資金繰り計画の「月末残高」がマイナスにならないか
審査側がまず確認するのは、資金繰りが回るかどうかです。月末の現預金残高が一度でもマイナスになる計画は、その時点で説得力を失います。営業活動による収支がプラスに転じる時期を明示し、そこから無理なく返済が始まる設計にしてください。この確認に使うのが資金繰り表です。作り方とテンプレートは資金繰り表の作り方にまとめています。
「生計費」を甘く見積もっていないか
創業計画でよく見落とされるのが、経営者自身の生活費(生計費)です。売上から経費を引いた残りで生活していけるのか。最低限の生計費を計画に織り込んでいない計画は、現実味に欠けると判断されます。創業初期は、生計費を最低賃金ベースで堅めに見積もるくらいが安全です。
据置期間は「制度の上限」と「現実」を分けて考える
制度上、据置期間は最長5年以内とされています。ただし運転資金については、実務上は据置1年程度が現実的な上限と考えておくほうが計画は組みやすくなります。据置を長く取りすぎた計画は、返済の本気度を疑われることもあります。

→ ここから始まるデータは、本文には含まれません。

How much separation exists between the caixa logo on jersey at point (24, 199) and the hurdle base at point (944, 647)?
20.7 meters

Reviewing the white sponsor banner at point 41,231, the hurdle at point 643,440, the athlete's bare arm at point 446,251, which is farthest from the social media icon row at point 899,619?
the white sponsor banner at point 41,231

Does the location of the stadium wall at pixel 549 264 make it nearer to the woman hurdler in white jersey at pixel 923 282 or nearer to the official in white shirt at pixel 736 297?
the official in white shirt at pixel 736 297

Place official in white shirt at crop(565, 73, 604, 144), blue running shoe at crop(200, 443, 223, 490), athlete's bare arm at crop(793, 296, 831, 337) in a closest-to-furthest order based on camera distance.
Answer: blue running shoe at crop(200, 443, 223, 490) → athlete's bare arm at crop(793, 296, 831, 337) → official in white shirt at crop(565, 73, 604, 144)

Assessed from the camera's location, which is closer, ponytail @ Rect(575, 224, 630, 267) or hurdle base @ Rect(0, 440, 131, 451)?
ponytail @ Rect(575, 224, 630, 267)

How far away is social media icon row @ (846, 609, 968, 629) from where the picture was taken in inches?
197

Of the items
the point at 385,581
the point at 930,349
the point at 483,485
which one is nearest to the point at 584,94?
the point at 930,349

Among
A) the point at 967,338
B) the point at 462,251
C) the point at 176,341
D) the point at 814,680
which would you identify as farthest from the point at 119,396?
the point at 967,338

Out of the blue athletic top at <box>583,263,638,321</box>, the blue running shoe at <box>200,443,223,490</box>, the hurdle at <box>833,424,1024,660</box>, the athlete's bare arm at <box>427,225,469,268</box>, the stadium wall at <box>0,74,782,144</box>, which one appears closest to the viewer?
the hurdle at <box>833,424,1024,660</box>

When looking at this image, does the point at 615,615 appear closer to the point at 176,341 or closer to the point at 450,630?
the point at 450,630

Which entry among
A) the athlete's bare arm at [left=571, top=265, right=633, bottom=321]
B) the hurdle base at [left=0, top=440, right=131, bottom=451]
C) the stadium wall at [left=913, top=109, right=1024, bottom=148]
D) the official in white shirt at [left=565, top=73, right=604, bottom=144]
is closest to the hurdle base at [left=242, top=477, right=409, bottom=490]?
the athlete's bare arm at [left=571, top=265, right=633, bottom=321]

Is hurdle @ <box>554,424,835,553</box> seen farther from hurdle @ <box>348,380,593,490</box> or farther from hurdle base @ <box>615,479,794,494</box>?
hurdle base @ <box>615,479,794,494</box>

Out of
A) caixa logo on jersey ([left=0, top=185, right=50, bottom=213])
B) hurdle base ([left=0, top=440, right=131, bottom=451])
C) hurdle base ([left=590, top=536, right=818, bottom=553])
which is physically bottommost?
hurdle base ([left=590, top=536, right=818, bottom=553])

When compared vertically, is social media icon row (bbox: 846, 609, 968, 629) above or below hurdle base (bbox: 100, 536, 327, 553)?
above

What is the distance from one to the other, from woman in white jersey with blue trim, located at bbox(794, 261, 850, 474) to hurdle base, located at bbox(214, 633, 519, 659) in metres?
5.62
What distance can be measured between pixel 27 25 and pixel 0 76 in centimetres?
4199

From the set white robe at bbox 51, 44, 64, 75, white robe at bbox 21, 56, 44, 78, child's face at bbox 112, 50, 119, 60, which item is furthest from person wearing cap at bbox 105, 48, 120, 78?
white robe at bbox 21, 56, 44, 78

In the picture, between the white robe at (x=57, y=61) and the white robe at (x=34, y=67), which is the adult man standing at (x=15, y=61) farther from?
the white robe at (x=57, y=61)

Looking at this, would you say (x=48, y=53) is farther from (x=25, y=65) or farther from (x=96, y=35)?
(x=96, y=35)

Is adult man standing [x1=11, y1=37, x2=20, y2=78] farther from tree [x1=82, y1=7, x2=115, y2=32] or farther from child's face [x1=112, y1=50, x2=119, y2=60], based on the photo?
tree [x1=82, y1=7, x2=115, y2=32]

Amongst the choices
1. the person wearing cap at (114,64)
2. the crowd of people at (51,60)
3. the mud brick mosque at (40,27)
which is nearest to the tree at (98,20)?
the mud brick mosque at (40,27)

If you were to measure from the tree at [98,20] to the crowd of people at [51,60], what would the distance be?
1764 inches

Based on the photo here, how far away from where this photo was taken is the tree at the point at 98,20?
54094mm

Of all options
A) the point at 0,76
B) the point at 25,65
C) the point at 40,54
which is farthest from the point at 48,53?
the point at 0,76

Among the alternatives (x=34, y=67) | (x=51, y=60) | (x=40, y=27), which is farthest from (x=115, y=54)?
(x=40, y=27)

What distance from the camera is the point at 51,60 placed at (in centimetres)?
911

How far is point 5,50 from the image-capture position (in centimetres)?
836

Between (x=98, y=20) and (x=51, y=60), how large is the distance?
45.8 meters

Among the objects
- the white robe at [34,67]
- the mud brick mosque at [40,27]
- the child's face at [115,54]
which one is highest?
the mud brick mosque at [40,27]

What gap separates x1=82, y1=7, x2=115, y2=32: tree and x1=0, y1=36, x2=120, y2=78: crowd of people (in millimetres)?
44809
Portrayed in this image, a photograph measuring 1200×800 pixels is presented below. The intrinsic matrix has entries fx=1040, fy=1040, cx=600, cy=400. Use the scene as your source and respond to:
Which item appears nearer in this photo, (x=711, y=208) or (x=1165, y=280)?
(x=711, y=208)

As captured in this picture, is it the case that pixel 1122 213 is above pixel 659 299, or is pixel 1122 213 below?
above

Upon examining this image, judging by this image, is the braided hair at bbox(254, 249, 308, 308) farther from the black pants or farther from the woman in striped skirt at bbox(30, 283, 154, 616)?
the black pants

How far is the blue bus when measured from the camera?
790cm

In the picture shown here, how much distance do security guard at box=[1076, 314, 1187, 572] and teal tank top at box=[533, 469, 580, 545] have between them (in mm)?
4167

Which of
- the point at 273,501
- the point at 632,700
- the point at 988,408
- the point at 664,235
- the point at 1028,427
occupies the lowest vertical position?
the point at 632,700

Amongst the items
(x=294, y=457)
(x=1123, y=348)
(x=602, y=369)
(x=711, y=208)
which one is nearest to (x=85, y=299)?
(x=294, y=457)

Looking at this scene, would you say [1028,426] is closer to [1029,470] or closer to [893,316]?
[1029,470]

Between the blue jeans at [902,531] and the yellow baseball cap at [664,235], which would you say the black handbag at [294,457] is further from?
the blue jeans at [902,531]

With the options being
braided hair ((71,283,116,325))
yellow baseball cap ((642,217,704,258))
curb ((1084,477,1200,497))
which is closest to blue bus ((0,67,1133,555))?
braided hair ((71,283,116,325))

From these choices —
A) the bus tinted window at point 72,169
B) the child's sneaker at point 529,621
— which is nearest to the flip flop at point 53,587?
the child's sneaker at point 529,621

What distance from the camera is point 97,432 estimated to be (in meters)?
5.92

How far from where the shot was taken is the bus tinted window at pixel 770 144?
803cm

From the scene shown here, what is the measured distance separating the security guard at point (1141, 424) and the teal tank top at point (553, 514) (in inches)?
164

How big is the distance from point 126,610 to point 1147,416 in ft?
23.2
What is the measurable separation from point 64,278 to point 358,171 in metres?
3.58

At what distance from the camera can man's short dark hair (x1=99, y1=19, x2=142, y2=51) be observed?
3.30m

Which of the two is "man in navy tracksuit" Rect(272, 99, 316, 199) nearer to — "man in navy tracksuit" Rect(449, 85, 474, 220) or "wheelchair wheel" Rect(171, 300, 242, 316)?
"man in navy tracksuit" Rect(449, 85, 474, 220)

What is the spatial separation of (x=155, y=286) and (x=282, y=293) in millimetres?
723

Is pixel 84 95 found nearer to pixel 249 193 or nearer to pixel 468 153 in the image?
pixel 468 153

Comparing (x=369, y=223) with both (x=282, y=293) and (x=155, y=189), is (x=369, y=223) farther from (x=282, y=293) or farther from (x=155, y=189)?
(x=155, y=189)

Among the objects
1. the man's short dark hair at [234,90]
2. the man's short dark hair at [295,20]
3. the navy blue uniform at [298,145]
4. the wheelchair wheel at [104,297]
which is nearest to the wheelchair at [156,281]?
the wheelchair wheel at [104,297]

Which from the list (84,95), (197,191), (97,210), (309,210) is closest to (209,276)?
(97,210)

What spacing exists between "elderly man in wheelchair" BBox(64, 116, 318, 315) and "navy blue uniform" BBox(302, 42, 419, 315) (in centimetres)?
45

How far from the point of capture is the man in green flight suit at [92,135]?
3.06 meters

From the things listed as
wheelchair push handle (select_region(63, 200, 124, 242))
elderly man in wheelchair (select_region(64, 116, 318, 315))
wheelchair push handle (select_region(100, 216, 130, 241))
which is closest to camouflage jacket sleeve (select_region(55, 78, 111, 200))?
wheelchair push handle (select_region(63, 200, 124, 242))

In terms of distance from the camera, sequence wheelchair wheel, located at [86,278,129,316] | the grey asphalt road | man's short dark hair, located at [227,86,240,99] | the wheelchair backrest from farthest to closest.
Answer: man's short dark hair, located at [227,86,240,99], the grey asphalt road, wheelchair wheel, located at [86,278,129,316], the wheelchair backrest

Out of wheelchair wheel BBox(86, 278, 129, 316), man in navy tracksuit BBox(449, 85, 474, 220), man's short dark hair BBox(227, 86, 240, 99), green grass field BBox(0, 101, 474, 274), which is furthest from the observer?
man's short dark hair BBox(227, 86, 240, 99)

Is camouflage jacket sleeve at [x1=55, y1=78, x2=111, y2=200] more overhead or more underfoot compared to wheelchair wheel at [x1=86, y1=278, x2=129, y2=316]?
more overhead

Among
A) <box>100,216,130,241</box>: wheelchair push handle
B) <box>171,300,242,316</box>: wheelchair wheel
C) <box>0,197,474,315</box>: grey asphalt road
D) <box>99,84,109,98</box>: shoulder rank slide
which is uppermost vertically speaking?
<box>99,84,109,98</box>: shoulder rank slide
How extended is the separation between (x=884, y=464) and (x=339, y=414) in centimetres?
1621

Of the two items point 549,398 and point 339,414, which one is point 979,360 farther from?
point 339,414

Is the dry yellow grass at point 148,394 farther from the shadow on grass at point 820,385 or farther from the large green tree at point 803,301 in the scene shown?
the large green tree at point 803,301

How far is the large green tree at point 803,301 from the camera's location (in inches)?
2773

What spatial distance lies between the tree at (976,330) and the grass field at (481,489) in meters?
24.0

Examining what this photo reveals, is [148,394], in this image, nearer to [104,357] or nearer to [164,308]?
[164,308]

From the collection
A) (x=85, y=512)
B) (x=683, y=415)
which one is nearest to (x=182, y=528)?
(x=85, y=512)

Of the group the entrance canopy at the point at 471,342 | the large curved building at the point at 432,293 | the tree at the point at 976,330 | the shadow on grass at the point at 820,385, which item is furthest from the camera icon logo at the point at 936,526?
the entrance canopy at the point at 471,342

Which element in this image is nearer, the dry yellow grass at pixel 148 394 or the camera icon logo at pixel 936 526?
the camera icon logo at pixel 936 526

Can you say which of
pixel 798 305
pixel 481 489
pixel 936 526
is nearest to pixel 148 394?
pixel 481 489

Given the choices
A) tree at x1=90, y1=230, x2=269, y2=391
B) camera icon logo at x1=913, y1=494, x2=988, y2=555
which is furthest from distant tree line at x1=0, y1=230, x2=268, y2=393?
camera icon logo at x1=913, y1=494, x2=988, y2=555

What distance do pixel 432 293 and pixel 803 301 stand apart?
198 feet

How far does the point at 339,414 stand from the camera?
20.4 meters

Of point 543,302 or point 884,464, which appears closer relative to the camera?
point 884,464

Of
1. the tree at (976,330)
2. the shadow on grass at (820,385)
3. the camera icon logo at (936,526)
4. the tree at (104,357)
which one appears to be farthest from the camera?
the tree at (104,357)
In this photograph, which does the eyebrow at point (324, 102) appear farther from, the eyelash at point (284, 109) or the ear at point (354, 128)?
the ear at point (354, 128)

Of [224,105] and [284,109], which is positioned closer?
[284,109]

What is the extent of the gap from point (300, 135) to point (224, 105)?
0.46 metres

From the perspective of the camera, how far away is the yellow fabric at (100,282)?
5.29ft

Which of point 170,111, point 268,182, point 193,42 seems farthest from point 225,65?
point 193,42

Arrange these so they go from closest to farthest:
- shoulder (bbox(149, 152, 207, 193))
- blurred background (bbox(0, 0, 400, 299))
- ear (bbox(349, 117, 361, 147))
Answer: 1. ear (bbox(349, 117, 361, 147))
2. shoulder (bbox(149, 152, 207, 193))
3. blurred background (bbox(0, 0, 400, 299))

公庫の審査で落ちる人には、さらにいくつかの共通点があります。具体的な共通点と対策は、元銀行員が教える日本政策金融公庫の審査──落ちる人の共通点と通るための5つの対策で詳しく解説しています。
自己資金──「要件撤廃」の正確な意味と、実際の重要性
「自己資金がなくても創業融資は受けられますか」というご質問をよくいただきます。正確に説明します。
かつての新創業融資制度には「創業資金総額の10分の1以上の自己資金」という形式要件がありました。2024年の制度廃止に伴い、この形式要件は撤廃されています。そのため「自己資金ゼロでも申込みは可能」です。
ただし、形式要件がなくなったことと、自己資金が審査で重要でなくなったことは別の話です。自己資金は「どれだけ本気で準備してきたか」を映す鏡として、今も重視されます。コツコツ貯めてきた自己資金は、それ自体が事業への覚悟の証明になります。
注意したいのが、いわゆる「見せ金」です。融資のために一時的に親族から借りて口座に入れたお金は、通帳の入出金の流れを見れば、審査側にはほぼ見抜かれます。どのように貯めてきたかという「お金の出所と経緯」まで見られると考えてください。自己資金は、計画的に・自分の力で準備してきた事実が伝わることが大切です。